1 Amazia, vijf en twintig jaren oud zijnde, werd koning, en regeerde negen en twintig jaren te Jeruzalem; en de naam zijner moeder was Joaddan, van Jeruzalem.

2 En hij deed dat recht was in de ogen des HEEREN, doch niet met een volkomen hart.

3 Het geschiedde nu, als het koninkrijk aan hem gesterkt was, dat hij zijn knechten, die den koning, zijn vader, geslagen hadden, doodde.

4 Doch hun kinderen doodde hij niet, maar hij deed, gelijk in de wet, in het boek van Mozes, geschreven is, waar de HEERE geboden heeft, zeggende: De vaders zullen niet sterven om de kinderen, en de kinderen zullen niet sterven om de vaders; maar een ieder zal om zijn zonde sterven.

5 En Amazia vergaderde Juda, en stelde hen, naar de huizen der vaderen, tot oversten van duizenden en tot oversten van honderden, door gans Juda en Benjamin; en hij monsterde hen, van twintig jaren oud en daarboven, en vond hen driehonderd duizend uitgelezenen, uittrekkende ten heire, handelende spies en rondas.

6 Daartoe huurde hij uit Israel honderd duizend kloeke helden, voor honderd talenten zilvers.

7 Maar er kwam een man Gods tot hem, zeggende: O, koning! laat het heir van Israel met u niet gaan; want de HEERE is niet met Israel, met alle kinderen van Efraim.

8 Maar zo gij gaat, doe het, wees sterk ten strijde; God zal u doen vallen voor den vijand; want in God is kracht, om te helpen en om te doen vallen.

9 En Amazia zeide tot den man Gods: Maar wat zal men doen met de honderd talenten, die ik aan de benden van Israel gegeven heb? En de man Gods zeide: De HEERE heeft meer dan dit, om u te geven.

10 Toen scheidde Amazia die af, te weten de benden, die uit Efraim tot hem gekomen waren, dat zij naar hun plaats gingen; daarom ontstak hun toorn zeer tegen Juda, en zij keerden weder tot hun plaats in hittigheid des toorns.

11 Amazia nu sterkte zich, en leidde zijn volk uit, en toog in het Zoutdal, en sloeg van de kinderen van Seir tien duizend.

12 Daartoe vingen de kinderen van Juda tien duizend levend, en brachten ze op de hoogte der steenrots, en stieten hen van de spits der steenrots af, dat zij allen barstten.

13 Maar de mannen der benden, die Amazia had doen wederkeren, dat zij met hem in den strijd niet zouden trekken, die deden een inval in de steden van Juda, van Samaria af tot Beth-horon toe, en sloegen van hen drie duizend, en roofden veel roofs.

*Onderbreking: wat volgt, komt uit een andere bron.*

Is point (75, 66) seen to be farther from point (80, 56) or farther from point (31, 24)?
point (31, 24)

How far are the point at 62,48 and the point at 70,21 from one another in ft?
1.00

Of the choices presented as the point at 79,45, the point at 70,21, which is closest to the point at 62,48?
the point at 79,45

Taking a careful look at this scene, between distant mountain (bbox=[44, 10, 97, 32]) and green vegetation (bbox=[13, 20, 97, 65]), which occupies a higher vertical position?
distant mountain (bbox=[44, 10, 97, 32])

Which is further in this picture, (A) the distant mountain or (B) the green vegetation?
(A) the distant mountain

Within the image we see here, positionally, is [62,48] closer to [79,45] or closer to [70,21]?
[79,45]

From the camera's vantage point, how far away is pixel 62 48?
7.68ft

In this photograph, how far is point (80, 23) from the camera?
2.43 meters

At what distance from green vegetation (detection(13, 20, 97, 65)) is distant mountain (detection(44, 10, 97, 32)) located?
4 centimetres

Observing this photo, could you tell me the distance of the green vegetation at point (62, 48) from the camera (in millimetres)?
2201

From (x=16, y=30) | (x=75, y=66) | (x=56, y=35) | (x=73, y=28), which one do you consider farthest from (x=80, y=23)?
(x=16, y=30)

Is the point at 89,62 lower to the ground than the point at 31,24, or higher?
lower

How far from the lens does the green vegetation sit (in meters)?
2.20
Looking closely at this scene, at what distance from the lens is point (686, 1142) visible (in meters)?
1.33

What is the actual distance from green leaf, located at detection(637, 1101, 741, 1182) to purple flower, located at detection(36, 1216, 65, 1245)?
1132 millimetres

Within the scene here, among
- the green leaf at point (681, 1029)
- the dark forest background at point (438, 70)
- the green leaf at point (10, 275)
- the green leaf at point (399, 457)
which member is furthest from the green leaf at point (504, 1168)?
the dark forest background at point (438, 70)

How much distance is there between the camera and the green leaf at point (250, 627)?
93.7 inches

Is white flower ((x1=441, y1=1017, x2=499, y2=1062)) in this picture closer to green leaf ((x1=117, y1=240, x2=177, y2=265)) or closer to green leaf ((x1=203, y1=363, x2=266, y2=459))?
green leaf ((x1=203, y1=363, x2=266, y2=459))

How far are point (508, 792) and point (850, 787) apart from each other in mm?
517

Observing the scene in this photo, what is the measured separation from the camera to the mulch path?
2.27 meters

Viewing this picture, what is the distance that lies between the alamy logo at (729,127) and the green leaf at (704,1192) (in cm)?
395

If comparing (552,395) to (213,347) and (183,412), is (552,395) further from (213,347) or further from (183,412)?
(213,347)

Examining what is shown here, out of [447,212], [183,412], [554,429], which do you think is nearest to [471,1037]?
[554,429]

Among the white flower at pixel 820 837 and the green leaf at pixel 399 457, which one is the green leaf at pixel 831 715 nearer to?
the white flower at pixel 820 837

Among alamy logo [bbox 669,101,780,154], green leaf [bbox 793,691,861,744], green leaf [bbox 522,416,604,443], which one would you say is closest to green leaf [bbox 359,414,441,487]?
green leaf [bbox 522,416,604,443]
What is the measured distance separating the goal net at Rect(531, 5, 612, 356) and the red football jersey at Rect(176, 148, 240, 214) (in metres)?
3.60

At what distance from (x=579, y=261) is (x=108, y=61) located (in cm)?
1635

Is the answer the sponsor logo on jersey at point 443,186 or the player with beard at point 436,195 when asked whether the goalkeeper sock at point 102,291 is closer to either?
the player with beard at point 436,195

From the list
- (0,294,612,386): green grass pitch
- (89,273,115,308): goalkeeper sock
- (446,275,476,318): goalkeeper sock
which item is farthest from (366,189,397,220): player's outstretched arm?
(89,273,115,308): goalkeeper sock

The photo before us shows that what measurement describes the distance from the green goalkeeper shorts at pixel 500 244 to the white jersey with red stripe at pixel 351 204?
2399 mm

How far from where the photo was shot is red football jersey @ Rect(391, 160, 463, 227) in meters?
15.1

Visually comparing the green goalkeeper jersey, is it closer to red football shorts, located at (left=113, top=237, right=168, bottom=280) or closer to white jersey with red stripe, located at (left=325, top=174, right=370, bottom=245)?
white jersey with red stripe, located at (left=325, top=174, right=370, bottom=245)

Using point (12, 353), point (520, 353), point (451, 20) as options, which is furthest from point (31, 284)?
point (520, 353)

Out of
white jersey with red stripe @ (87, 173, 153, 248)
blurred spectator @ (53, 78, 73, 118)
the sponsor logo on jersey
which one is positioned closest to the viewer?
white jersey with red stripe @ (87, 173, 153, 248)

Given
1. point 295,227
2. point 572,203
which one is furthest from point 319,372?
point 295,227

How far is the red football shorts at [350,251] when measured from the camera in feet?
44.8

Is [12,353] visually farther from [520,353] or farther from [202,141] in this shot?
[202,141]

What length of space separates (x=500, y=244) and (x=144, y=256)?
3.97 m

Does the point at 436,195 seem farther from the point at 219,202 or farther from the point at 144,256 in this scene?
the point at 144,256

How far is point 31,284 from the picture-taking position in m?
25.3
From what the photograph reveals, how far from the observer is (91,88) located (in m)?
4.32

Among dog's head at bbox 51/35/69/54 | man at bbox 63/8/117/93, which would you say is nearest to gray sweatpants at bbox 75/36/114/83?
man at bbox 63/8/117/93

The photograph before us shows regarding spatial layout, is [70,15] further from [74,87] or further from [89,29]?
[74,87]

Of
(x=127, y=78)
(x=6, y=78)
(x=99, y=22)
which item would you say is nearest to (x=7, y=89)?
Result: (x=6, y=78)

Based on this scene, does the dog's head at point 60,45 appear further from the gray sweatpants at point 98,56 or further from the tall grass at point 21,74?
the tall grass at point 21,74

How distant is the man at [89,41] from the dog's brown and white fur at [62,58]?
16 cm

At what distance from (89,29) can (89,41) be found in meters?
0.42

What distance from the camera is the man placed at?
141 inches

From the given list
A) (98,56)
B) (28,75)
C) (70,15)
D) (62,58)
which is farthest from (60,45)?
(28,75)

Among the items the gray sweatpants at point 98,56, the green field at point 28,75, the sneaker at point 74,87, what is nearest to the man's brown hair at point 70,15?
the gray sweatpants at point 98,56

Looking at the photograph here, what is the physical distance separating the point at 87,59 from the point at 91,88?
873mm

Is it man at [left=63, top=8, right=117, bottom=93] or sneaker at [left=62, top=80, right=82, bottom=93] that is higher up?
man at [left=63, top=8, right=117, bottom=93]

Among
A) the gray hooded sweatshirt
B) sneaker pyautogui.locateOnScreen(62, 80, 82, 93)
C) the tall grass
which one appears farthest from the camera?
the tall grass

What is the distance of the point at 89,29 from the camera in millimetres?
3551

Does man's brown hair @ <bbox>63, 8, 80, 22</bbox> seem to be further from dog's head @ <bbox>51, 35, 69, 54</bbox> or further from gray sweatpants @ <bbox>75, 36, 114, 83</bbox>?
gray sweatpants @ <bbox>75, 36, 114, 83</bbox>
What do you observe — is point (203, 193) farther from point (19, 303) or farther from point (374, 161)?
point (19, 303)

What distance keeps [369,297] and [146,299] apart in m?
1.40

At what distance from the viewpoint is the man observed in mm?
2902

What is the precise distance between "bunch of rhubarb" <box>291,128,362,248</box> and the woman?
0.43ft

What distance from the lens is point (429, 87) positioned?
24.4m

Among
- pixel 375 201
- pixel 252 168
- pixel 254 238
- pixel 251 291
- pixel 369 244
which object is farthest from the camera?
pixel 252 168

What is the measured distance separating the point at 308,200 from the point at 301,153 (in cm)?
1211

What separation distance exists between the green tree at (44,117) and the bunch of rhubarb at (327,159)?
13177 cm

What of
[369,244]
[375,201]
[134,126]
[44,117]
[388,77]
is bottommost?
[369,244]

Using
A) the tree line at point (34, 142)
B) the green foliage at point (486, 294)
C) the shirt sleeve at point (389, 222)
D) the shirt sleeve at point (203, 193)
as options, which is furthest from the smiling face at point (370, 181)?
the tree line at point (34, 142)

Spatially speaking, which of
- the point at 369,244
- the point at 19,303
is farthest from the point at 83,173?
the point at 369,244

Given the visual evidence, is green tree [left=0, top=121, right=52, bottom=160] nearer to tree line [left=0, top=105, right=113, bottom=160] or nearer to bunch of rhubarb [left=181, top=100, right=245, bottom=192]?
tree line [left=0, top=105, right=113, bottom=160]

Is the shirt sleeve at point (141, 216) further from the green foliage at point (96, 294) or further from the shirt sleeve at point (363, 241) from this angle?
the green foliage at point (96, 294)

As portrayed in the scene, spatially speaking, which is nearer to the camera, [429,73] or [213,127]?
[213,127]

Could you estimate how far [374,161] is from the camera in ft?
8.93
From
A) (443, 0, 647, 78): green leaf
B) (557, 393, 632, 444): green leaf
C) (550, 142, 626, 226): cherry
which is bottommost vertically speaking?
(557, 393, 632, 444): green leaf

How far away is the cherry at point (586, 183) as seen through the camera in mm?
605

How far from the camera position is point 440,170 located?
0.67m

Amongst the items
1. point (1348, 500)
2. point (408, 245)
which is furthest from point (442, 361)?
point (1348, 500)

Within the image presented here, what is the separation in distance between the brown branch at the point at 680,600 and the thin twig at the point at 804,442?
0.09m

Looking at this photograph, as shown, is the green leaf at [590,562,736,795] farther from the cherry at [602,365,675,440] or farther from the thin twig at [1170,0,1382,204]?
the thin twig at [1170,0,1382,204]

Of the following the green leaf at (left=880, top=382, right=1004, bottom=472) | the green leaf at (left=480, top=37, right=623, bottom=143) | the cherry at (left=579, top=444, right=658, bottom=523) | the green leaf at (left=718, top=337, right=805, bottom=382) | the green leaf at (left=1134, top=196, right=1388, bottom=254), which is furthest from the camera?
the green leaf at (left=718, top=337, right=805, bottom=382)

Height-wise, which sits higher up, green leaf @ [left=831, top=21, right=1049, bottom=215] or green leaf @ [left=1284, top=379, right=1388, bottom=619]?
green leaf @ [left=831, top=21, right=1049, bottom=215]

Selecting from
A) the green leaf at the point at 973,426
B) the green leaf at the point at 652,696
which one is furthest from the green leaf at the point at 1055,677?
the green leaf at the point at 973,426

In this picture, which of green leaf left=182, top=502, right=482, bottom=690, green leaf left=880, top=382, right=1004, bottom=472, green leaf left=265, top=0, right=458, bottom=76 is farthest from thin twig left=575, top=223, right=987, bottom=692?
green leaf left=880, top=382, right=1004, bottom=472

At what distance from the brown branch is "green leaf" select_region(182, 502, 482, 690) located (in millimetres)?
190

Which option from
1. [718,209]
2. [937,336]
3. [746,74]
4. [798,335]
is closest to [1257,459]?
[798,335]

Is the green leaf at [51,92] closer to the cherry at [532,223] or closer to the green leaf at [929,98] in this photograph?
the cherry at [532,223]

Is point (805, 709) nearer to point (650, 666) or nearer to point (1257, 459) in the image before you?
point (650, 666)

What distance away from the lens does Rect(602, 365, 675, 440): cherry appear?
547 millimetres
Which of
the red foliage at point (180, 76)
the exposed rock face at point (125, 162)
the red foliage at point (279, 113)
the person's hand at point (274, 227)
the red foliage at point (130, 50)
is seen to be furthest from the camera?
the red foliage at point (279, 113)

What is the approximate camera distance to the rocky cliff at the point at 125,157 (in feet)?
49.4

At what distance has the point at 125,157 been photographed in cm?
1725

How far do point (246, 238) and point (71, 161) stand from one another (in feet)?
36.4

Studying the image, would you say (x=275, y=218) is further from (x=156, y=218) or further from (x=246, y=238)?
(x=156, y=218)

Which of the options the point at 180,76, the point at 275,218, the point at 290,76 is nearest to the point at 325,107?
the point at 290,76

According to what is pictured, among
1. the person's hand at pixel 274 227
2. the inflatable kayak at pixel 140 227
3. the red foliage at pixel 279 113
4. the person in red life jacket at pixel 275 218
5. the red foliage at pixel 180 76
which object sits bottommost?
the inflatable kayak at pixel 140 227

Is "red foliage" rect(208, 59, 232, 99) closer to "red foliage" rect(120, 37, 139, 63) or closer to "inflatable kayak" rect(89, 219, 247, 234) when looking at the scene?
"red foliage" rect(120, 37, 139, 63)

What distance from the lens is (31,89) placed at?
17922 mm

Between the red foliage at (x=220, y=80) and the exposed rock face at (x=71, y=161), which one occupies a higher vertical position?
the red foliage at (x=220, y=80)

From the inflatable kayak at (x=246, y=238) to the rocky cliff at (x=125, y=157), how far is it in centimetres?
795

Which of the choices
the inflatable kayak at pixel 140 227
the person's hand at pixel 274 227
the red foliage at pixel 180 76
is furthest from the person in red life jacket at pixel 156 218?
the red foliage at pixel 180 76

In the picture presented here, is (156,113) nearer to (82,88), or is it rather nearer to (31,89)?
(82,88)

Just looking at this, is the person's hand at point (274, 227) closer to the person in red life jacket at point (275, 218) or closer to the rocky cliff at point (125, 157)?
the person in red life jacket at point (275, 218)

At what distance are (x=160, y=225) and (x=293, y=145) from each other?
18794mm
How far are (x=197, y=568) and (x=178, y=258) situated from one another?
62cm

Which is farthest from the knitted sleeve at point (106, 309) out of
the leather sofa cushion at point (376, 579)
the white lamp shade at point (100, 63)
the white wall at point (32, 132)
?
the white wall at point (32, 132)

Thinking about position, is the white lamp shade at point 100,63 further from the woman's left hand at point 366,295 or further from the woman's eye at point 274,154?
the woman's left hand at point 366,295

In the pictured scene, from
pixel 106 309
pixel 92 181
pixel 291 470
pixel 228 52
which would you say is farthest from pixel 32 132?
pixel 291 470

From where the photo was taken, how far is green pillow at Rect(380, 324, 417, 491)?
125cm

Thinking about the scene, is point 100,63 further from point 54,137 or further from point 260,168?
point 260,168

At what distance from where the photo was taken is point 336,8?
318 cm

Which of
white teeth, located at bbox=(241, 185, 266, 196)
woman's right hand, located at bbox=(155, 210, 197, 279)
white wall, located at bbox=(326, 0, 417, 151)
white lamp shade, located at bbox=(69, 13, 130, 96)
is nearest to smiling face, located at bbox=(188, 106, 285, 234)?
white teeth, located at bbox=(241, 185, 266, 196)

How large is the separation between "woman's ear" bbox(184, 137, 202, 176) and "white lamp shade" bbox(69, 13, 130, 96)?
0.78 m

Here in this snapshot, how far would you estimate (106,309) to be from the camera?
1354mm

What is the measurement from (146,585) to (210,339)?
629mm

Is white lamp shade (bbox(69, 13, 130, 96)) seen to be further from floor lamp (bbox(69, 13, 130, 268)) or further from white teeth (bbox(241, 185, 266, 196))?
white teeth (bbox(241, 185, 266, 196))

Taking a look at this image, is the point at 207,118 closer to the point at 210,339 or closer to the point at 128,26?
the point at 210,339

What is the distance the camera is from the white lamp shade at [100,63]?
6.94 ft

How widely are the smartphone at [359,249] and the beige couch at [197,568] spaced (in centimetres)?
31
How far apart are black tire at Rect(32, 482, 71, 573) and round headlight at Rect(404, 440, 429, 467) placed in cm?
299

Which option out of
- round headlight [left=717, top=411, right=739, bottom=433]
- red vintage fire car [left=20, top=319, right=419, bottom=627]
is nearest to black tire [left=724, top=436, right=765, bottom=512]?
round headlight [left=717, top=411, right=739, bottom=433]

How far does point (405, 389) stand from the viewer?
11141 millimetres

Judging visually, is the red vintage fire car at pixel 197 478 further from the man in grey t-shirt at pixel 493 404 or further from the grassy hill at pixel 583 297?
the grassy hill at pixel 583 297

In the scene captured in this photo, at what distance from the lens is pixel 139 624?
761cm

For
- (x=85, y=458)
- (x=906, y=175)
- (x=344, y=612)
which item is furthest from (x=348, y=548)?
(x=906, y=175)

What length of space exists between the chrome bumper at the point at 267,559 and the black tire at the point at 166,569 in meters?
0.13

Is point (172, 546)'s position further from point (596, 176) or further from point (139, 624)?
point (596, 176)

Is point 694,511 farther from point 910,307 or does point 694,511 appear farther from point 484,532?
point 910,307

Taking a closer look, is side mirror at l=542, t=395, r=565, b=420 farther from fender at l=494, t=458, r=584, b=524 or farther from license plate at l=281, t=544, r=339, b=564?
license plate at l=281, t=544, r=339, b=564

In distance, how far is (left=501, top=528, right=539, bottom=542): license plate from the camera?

14 Het geschiedde nu, nadat Amazia van het slaan der Edomieten gekomen was, en dat hij de goden der kinderen van Seir medegebracht had, dat hij die zich tot goden stelde, en zich voor dezelve neder boog en dien rookte.

15 Toen ontstak de toorn des HEEREN tegen Amazia; en Hij zond tot hem een profeet, die zeide tot hem: Waarom hebt gij de goden van dat volk gezocht, die hun volk niet gered hebben uit uw hand?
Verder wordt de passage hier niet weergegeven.